━━━ TEXTO DE ORIGEM
Uma nova arma no tratamento da dor crónica

Dr.ª Ana Agrelo, Anestesiologista e especialista em Medicina da Dor - IPO Porto
09/09/20
Uma nova arma no tratamento da dor crónica

O uso da planta Cannabis sativa para fins medicinais, remonta ao início da história da humanidade. Em Portugal as suas propriedades medicinais foram descritas em1563, pelo médico Português Garcia da Orta,  no seu livro “Colóquio dos simples, e drogas e coisas medicinais da Índia”.

A planta da canábis é constituída por mais de uma centena de diferentes fitocanabinóides (compostos produzidos pela planta da canábis e que se encontram em elevadas concentrações na flor), sendo que  o delta-9-tetrahidrocanabinol (THC) e o canabidiol (CBD), são os dois principais canabinóides da planta. Para além disso, ela é ainda constituída por terpenóides e flavonóides. A identificação e isolamento do THC e do CBD (década de 60 e de 40, respetivamente), levaram ao desenvolvimento de novas pesquisas científicas, que recaíam essencialmente sobre o estudo do THC. Para além da sua obtenção a partir da canábis, o THC pode também ser sintetizado quimicamente em laboratório.
━━━━━━
━━━ ENTRADAS DO CONJUNTO
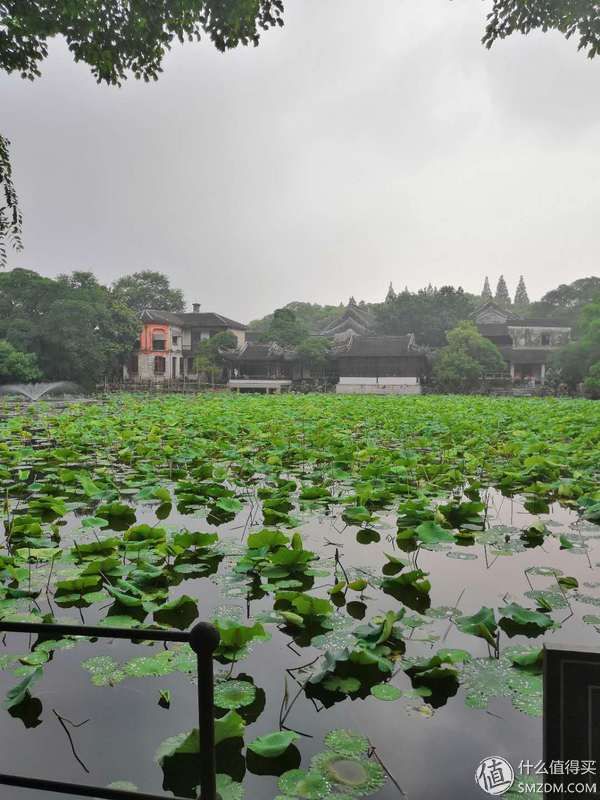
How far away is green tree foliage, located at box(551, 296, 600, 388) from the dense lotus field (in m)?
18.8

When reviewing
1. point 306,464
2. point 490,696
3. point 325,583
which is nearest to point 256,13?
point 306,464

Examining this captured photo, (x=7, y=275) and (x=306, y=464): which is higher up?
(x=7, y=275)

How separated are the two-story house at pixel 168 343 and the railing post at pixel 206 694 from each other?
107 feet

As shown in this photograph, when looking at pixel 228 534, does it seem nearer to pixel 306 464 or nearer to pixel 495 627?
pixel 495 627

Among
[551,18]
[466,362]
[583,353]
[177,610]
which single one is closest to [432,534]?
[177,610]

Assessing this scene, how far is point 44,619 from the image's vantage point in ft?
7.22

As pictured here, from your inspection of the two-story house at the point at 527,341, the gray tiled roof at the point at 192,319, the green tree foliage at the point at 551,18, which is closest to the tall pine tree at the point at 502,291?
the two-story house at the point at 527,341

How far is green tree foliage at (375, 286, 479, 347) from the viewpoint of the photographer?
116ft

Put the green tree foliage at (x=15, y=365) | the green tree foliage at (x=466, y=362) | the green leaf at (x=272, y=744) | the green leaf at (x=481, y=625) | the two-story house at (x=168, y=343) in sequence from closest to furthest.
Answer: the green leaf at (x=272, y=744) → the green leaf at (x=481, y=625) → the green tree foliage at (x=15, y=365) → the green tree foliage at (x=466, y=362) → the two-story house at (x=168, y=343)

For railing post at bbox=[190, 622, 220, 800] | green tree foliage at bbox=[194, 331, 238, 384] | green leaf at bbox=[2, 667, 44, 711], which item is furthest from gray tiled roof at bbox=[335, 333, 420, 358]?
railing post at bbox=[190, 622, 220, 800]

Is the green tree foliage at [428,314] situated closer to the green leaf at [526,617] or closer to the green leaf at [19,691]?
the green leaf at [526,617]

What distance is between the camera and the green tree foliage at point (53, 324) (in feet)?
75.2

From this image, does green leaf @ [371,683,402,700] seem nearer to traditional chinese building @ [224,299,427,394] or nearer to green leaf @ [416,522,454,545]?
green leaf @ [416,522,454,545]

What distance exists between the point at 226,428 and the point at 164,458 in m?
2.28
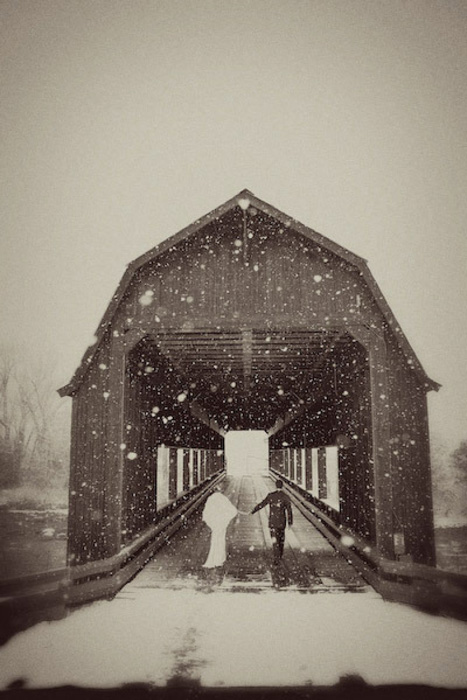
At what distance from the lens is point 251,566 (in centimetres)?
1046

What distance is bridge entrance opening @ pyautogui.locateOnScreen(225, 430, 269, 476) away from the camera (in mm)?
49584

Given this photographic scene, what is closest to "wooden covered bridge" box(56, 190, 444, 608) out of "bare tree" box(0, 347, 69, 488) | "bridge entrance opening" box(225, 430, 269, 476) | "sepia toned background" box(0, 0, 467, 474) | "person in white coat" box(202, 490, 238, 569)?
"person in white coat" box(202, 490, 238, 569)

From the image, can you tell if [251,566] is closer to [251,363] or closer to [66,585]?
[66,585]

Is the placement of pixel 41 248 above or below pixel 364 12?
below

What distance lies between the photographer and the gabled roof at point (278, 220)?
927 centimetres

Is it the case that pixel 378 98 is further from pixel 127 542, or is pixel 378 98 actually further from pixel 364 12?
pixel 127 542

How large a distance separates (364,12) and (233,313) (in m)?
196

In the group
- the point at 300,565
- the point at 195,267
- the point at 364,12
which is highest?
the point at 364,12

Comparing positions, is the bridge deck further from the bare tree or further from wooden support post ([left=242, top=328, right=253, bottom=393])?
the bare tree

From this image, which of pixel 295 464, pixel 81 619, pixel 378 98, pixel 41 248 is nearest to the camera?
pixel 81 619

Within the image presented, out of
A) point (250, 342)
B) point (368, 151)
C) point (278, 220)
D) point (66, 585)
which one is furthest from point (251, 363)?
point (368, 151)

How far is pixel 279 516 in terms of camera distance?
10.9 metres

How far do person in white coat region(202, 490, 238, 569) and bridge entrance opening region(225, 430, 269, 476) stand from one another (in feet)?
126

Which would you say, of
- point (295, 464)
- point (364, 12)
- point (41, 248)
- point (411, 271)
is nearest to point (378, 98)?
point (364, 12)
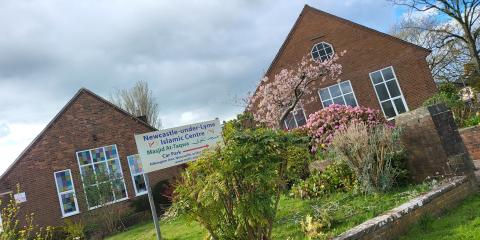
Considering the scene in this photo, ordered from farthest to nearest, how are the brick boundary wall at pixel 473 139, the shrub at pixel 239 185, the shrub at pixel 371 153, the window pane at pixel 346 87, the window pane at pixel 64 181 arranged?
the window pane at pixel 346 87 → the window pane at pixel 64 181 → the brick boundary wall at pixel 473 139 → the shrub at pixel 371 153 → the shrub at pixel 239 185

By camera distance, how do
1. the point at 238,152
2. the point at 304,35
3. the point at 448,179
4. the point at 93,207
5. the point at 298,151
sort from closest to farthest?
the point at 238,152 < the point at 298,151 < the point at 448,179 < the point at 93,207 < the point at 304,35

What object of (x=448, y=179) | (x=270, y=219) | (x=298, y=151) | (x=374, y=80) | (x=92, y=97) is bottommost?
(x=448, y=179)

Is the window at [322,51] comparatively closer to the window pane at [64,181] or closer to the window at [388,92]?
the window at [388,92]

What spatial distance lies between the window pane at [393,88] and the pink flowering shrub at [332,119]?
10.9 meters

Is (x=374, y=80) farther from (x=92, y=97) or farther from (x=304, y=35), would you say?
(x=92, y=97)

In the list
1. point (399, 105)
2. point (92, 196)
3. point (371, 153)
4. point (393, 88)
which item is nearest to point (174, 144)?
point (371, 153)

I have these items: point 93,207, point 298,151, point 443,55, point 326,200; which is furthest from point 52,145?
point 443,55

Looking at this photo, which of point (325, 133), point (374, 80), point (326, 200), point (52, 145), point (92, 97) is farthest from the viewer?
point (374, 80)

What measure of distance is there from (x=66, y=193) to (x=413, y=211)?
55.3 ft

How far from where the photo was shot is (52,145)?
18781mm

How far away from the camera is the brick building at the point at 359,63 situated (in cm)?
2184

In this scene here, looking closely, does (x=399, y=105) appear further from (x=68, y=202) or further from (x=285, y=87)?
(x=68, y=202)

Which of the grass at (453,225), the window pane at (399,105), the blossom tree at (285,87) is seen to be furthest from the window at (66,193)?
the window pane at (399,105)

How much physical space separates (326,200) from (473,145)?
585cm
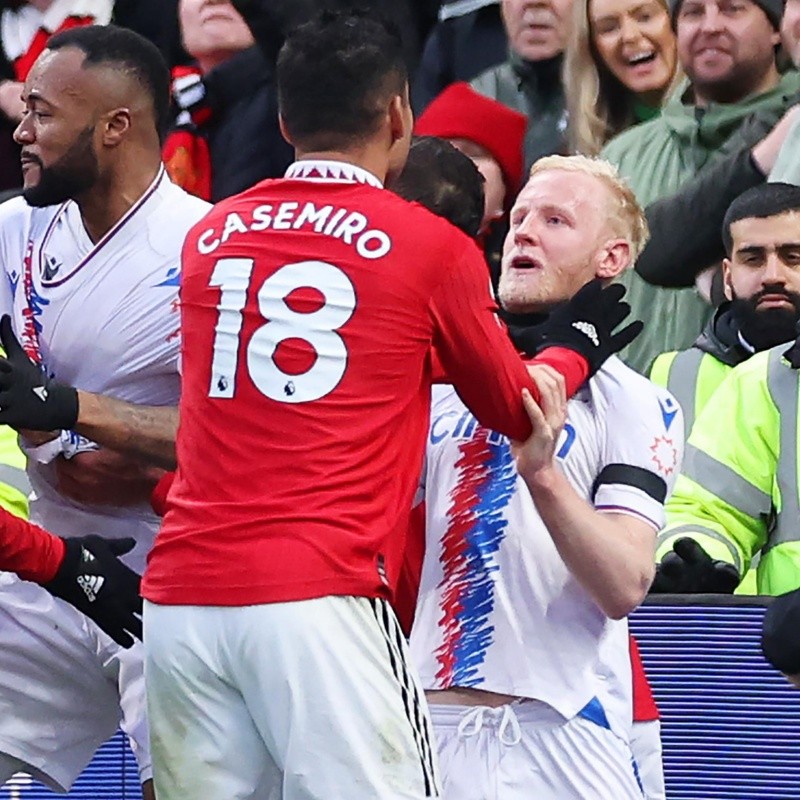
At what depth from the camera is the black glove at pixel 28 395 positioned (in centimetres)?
━━━━━━
TAREFA A REALIZAR 1:
Responda às perguntas seguintes com base no texto sobre a canábis e a dor crónica.
(a) Em que ano foram descritas em Portugal as propriedades medicinais da Cannabis sativa?
(b) Quais são os dois principais canabinóides da planta?
(c) Além da obtenção a partir da canábis, de que outra forma pode o THC ser obtido?
TAREFA A REALIZAR 2: Copie do texto sobre a canábis e a dor crónica o trecho que começa em "A planta da canábis é" e vai até "quimicamente em laboratório.", incluindo estas palavras.

RESPOSTA ESPERADA 1:
(a) Em 1563.
(b) O delta-9-tetrahidrocanabinol (THC) e o canabidiol (CBD).
(c) Pode ser sintetizado quimicamente em laboratório.

RESPOSTA ESPERADA 2:
A planta da canábis é constituída por mais de uma centena de diferentes fitocanabinóides (compostos produzidos pela planta da canábis e que se encontram em elevadas concentrações na flor), sendo que  o delta-9-tetrahidrocanabinol (THC) e o canabidiol (CBD), são os dois principais canabinóides da planta. Para além disso, ela é ainda constituída por terpenóides e flavonóides. A identificação e isolamento do THC e do CBD (década de 60 e de 40, respetivamente), levaram ao desenvolvimento de novas pesquisas científicas, que recaíam essencialmente sobre o estudo do THC. Para além da sua obtenção a partir da canábis, o THC pode também ser sintetizado quimicamente em laboratório.